▶ **Written request**: Can you copy the listing below word for word, leaving the picture out?

-- -- --

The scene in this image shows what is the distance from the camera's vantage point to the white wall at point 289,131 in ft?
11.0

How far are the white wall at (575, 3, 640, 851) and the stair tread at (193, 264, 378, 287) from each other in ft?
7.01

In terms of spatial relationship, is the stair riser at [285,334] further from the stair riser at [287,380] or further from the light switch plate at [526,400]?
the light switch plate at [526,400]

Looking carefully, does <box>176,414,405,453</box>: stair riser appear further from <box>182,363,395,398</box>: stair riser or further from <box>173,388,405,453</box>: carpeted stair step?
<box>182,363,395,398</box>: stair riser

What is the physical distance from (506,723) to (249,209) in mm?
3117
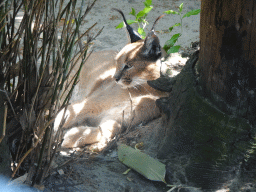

-- -- --

▶ **Completed exercise**:
The scene in this image shows what is the distance from the camera's vantage point to the white wall at point 289,131 in ft?
11.0

How far are the white wall at (575, 3, 640, 851) and the stair tread at (193, 264, 378, 287) from each other in ft?
7.01

In terms of spatial relationship, is the stair riser at [285,334] further from the stair riser at [287,380] or further from the light switch plate at [526,400]?
the light switch plate at [526,400]

Looking carefully, does <box>176,414,405,453</box>: stair riser appear further from <box>182,363,395,398</box>: stair riser or further from <box>173,388,405,453</box>: carpeted stair step?
<box>182,363,395,398</box>: stair riser

What is the physical distance from (506,723) to (249,209) in mm?
3117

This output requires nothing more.